◆ What this task involves ◆
Each line from the first down to the one containing "New Zealand, site AIV_DCAMG01." should be returned exactly as it appears below.

◆ Extracted material ◆
□ □ □

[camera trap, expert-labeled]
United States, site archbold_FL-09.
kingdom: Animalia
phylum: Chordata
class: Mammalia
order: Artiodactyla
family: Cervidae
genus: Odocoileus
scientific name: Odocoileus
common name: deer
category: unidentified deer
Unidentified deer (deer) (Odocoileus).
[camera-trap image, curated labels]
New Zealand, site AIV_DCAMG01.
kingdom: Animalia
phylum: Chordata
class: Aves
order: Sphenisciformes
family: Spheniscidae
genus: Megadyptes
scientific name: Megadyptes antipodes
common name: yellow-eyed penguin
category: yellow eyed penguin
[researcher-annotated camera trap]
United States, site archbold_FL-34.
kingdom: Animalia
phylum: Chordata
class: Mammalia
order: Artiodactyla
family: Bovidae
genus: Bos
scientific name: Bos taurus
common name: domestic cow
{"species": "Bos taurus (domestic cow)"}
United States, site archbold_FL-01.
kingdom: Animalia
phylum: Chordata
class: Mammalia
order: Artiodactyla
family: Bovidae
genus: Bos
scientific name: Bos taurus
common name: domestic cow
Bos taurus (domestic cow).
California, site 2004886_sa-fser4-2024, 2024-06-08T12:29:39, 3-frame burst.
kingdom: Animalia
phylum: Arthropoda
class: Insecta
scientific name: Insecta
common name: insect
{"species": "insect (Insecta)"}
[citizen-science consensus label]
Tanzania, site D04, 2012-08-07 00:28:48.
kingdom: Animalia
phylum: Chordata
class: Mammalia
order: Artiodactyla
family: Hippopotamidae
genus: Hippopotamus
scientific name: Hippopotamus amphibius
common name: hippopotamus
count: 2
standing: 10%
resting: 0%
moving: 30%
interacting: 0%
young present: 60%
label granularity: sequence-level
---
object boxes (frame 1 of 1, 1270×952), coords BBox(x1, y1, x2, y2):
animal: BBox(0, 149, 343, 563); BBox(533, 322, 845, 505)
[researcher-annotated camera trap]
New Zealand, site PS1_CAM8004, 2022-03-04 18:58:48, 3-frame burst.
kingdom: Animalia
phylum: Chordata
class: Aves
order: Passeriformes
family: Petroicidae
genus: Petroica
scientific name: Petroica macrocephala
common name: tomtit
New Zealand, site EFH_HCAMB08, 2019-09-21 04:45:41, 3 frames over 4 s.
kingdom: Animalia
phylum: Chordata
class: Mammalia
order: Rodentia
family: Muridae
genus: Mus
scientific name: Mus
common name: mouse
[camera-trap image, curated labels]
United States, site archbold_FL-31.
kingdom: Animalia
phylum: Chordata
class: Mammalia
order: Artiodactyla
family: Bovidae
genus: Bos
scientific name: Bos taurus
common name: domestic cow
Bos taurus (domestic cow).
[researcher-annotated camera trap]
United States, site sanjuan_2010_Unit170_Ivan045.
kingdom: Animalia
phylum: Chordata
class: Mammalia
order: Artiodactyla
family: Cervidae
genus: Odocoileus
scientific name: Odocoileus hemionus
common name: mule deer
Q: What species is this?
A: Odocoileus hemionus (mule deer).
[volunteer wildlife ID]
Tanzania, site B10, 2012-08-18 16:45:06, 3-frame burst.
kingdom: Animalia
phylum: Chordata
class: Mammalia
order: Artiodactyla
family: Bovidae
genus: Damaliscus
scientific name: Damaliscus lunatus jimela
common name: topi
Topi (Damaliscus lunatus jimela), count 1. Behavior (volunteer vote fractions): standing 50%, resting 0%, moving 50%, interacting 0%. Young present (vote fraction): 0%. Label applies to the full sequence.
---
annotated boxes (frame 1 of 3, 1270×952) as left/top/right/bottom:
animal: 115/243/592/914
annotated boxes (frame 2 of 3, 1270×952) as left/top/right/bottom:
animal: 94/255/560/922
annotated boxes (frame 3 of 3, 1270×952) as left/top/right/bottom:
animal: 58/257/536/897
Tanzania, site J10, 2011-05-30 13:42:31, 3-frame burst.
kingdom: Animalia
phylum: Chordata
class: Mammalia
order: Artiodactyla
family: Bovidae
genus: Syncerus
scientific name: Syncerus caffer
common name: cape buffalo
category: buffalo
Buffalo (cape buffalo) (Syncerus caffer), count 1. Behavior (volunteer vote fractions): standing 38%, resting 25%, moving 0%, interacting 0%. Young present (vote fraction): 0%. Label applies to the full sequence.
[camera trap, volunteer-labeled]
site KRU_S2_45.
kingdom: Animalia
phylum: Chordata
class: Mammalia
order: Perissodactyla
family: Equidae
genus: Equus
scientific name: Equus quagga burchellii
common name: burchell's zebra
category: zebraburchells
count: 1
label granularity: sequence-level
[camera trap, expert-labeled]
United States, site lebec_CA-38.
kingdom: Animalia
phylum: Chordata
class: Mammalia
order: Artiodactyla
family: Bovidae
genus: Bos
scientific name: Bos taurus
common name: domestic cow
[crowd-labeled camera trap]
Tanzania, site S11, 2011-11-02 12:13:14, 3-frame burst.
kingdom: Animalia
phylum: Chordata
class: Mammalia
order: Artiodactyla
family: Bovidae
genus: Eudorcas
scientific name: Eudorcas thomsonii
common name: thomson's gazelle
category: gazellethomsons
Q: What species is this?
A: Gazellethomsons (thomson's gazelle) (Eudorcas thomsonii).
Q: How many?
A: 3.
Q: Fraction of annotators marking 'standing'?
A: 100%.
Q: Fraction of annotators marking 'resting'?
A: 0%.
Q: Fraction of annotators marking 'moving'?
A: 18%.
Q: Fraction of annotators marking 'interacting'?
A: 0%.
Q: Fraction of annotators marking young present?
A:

□ □ □

◆ Solved exercise ◆
[camera trap, expert-labeled]
United States, site archbold_FL-09.
kingdom: Animalia
phylum: Chordata
class: Mammalia
order: Artiodactyla
family: Cervidae
genus: Odocoileus
scientific name: Odocoileus
common name: deer
category: unidentified deer
Unidentified deer (deer) (Odocoileus).
[camera-trap image, curated labels]
New Zealand, site AIV_DCAMG01.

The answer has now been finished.